In the meantime, those who've opted for apartments likely aren't breaking the bank. Rent growth has stagnated as inflation remained below 3%, and Realtor.com's research shows that rent has fallen for the last 16 months. Whether rent was flat or down, there was little rush to buy.
"Rents have been so soft in the last year that people look around and they say, 'Why would I pay a $3,000 mortgage payment when I can rent the same place for $1,500?'" Berner said.
It makes sense that young renters were reluctant to swap their reasonably priced leases for exorbitant mortgages, especially if there weren't many attractive options available. Home inventory has long been limited and is only now returning to pre-pandemic levels.
Steadily rising home supply is one of the healthiest signs possible for the housing market. While Berner said this isn't a buyer's market quite yet, improved inventory could send it that way.
Opportunities abound for young buyers
While millions are looking for homes, Hale and Berner focused their report on younger buyers, specifically those born in the 1990s who were between the ages of 25 and 34 last year.
Those younger millennials and older Gen Zers may want to start their search on the East Coast, which is home to most of the 10 best cities for first-time buyers, according to Realtor.com.
Their methodology is based on factors like home prices, the local economy, and price growth history. The typical home in each of these markets is below the US median of $416,880 and is also considered affordable, meaning monthly payments are less than 30% of a buyer's income.
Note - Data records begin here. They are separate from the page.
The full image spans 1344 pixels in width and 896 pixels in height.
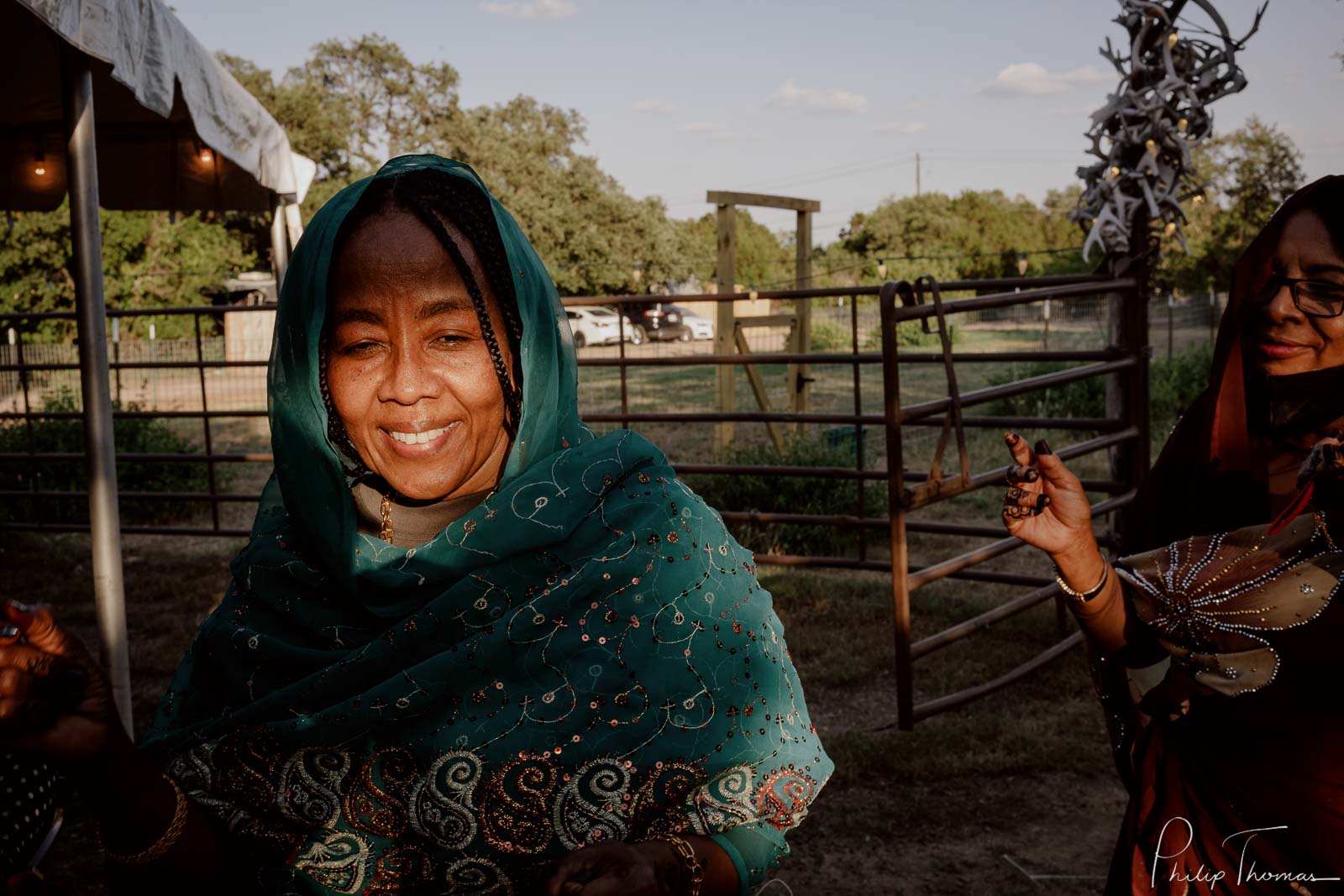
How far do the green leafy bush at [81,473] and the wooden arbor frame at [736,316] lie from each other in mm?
3933

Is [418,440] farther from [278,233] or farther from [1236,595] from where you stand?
[278,233]

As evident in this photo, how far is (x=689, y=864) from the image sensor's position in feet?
4.48

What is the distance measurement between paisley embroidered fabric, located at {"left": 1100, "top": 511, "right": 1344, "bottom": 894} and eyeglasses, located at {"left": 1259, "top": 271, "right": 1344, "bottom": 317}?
41 centimetres

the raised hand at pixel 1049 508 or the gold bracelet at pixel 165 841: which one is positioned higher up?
the raised hand at pixel 1049 508

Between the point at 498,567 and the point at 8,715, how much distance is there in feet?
2.03

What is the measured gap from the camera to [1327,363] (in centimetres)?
184

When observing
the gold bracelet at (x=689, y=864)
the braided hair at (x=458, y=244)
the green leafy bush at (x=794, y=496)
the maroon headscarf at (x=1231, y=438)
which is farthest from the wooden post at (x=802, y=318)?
the gold bracelet at (x=689, y=864)

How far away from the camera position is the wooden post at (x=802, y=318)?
736 cm

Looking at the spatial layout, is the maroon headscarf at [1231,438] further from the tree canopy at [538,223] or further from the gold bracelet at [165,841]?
the tree canopy at [538,223]

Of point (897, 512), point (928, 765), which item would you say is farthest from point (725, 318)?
point (928, 765)

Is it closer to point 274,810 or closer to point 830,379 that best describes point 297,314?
point 274,810

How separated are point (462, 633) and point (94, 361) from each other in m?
2.60

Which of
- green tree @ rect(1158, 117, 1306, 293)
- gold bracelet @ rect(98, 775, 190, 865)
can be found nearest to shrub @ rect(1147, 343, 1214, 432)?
green tree @ rect(1158, 117, 1306, 293)

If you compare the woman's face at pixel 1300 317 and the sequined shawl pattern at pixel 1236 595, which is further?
the woman's face at pixel 1300 317
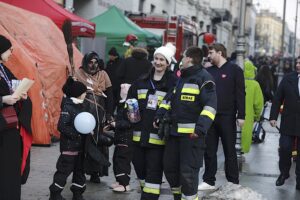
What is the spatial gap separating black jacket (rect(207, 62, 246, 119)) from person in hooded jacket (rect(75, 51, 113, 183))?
151 cm

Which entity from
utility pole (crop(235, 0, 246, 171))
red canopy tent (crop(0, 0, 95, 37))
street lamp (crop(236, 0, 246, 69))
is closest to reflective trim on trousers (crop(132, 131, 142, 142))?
utility pole (crop(235, 0, 246, 171))

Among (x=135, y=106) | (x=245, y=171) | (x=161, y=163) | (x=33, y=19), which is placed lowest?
(x=245, y=171)

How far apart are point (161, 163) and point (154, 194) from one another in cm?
34

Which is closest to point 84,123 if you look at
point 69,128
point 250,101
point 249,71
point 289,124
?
point 69,128

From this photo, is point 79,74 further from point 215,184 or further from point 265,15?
point 265,15

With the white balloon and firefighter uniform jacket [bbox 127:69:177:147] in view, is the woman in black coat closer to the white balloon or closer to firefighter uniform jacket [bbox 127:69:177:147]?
the white balloon

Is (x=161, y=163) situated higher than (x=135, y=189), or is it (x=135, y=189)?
(x=161, y=163)

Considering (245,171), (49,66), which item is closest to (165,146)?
(245,171)

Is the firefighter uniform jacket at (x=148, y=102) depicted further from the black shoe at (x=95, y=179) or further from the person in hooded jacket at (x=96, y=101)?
the black shoe at (x=95, y=179)

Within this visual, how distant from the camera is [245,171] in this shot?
33.2ft

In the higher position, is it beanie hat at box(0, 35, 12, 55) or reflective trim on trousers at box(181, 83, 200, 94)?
beanie hat at box(0, 35, 12, 55)

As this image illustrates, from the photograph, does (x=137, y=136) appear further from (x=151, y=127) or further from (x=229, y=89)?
(x=229, y=89)

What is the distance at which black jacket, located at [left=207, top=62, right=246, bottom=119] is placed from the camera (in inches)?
324

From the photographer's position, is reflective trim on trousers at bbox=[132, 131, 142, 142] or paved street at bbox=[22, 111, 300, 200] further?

Three of these top markets for 25- to 34-year-olds are in Florida, two are in Western New York, and three others are in the Mid-Atlantic region. Only one city cited by Realtor.com was west of the Mississippi River: North Little Rock, Arkansas.
"These larger, Eastern, older communities have a lot of things to offer," Berner said of the list. "They're well established; there's a lot of infrastructure, a lot of restaurants, a lot of daycares, etc. And the listing prices are pretty soft out there. So it's just kind of a good mix."
What's even more fascinating is which markets didn't make the list. So-called "Zoomtowns" that were trendy during the pandemic were absent, as were highly popular cities in Sun Belt states like North Carolina, Tennessee, and Kentucky. Cities in California didn't come closer either.
Some of the hottest markets in recent years ranked well in previous renditions of this report, Berner said. If history repeats, young buyers who settle down in cities on this year's list will be glad they did since they'll see price appreciation in the years to come. And they also might be grateful that they didn't get suckered into a subpar deal last year.
"People saw the previous ones and they said, 'These are really good places to buy,' went and bought, and then those listing prices were up," Berner said. "We're kind of chasing our tail a little bit with things, trying to stay ahead of the market. And so it wouldn't surprise me next year if the list looks a whole lot different."